**WHAT THIS TASK INVOLVES:** Entries follow. Give back exactly the lines starting at the one containing "Fisio Life I.P.S Tuluá Valle Del Cauca" and ending at the one containing "RETROKOMPOTT PODCAST - 006", and no other lines.

--- EXTRACTED RECORDS Enclosed Below ---

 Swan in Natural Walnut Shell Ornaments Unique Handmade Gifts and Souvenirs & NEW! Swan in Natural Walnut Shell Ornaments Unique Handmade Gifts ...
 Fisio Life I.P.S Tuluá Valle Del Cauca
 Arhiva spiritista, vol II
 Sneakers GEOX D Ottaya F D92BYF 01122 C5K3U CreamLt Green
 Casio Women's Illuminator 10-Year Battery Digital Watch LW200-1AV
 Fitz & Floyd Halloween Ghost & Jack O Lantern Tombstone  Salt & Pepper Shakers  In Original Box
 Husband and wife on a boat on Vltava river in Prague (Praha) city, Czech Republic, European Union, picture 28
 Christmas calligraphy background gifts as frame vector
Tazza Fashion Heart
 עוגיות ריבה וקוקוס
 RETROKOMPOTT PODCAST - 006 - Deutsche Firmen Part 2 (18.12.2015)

--- End of Enclosed EXTRACTED RECORDS ---
--- EXTRACTED RECORDS Enclosed Below ---

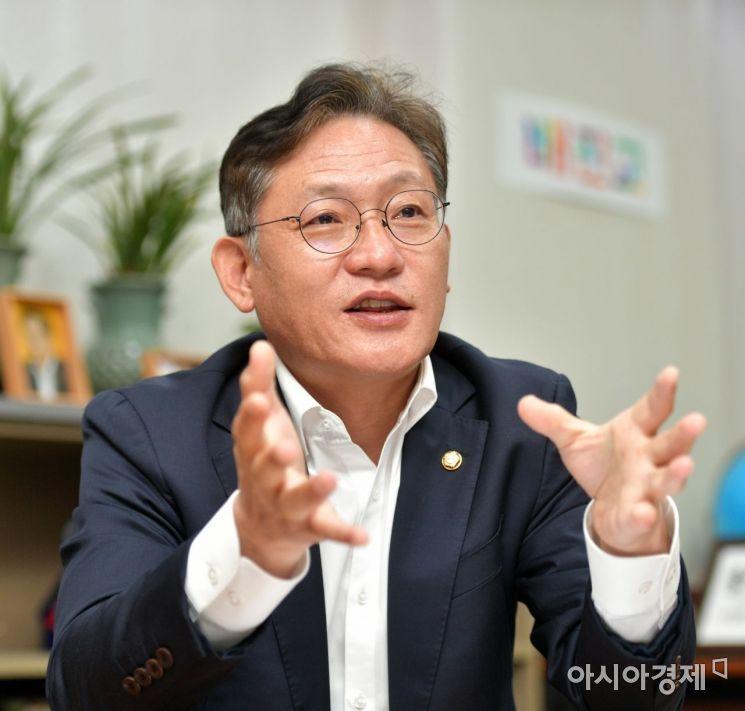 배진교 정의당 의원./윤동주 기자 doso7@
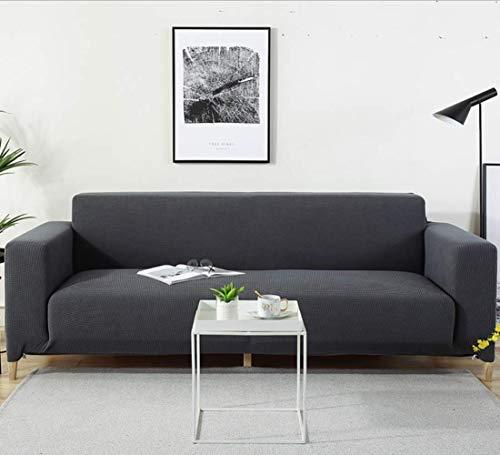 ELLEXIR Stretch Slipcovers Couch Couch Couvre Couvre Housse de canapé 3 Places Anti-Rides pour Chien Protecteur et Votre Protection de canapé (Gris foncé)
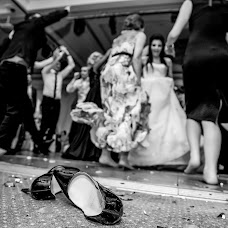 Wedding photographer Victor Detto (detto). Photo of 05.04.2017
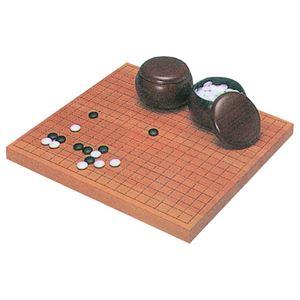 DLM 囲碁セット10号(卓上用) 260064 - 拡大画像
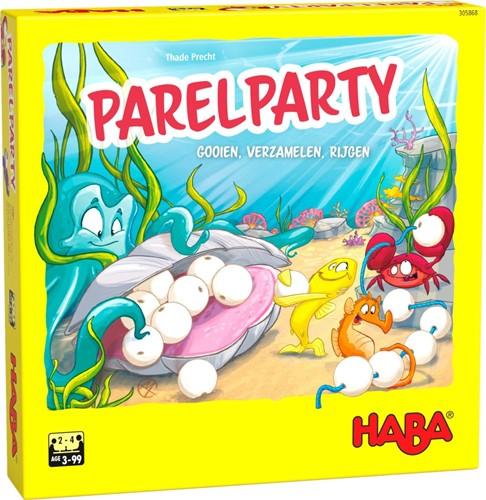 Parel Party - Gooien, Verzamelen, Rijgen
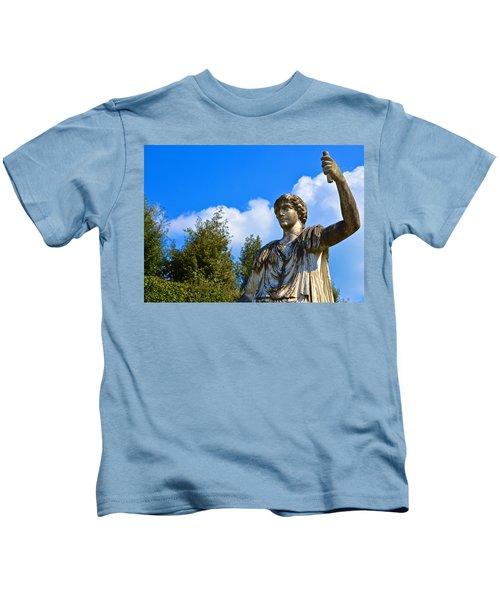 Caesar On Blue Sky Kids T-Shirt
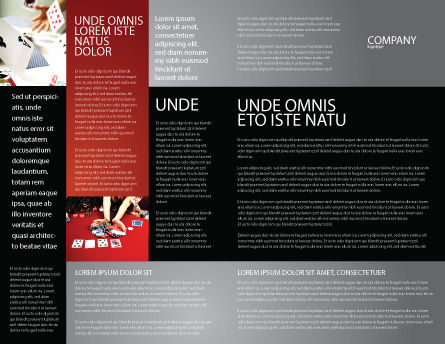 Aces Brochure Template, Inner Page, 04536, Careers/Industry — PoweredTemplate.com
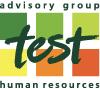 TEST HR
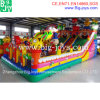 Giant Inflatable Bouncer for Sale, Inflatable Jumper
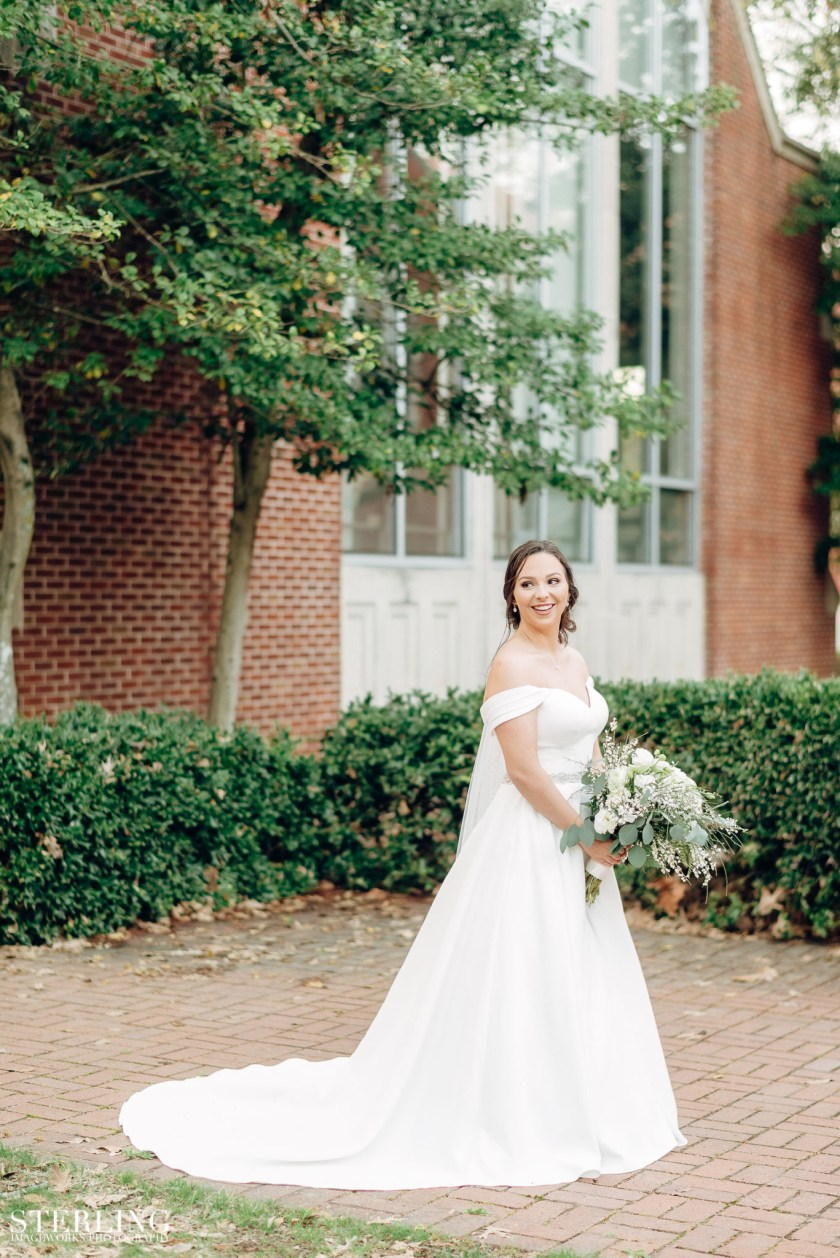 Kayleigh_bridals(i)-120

--- End of Enclosed EXTRACTED RECORDS ---
--- EXTRACTED RECORDS Enclosed Below ---

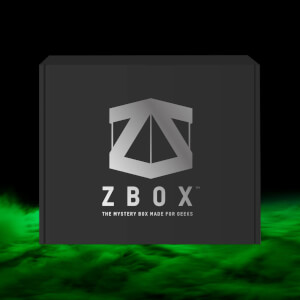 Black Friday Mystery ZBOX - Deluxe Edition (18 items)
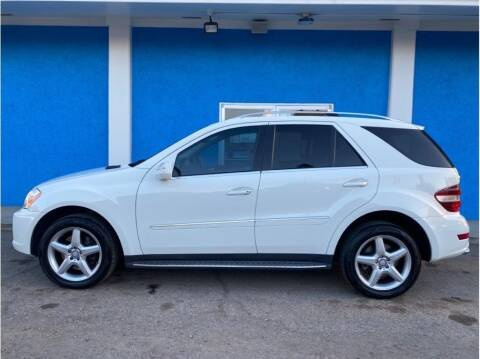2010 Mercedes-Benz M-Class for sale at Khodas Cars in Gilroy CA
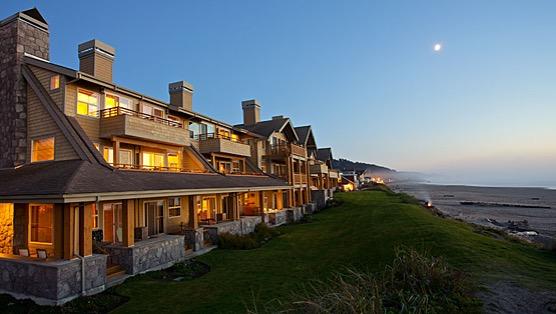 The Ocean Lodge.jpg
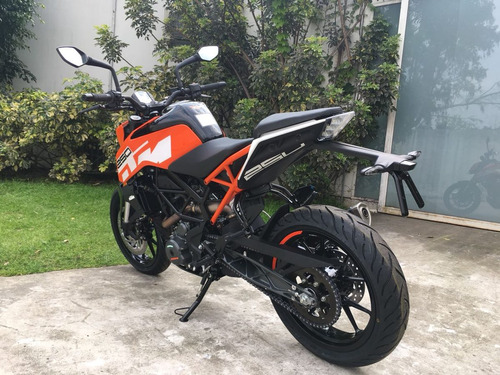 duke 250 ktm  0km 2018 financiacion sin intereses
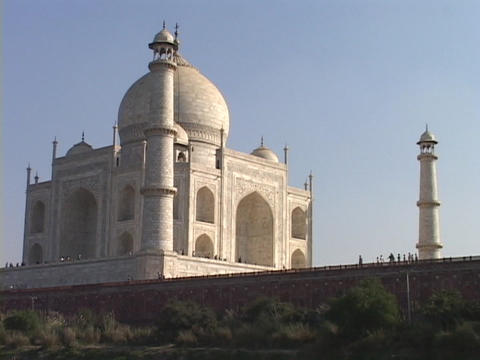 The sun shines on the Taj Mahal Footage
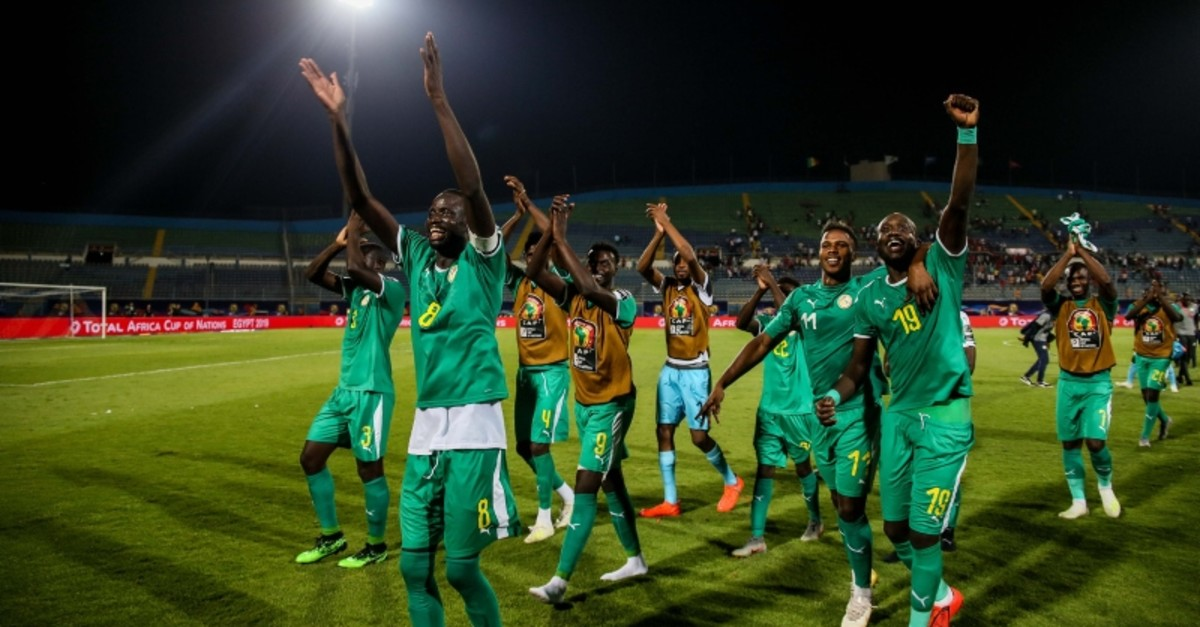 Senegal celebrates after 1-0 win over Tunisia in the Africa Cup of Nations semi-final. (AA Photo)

--- End of Enclosed EXTRACTED RECORDS ---

**ANSWER SPACE:**
 Fisio Life I.P.S Tuluá Valle Del Cauca
 Arhiva spiritista, vol II
 Sneakers GEOX D Ottaya F D92BYF 01122 C5K3U CreamLt Green
 Casio Women's Illuminator 10-Year Battery Digital Watch LW200-1AV
 Fitz & Floyd Halloween Ghost & Jack O Lantern Tombstone  Salt & Pepper Shakers  In Original Box
 Husband and wife on a boat on Vltava river in Prague (Praha) city, Czech Republic, European Union, picture 28
 Christmas calligraphy background gifts as frame vector
Tazza Fashion Heart
 עוגיות ריבה וקוקוס
 RETROKOMPOTT PODCAST - 006 - Deutsche Firmen Part 2 (18.12.2015)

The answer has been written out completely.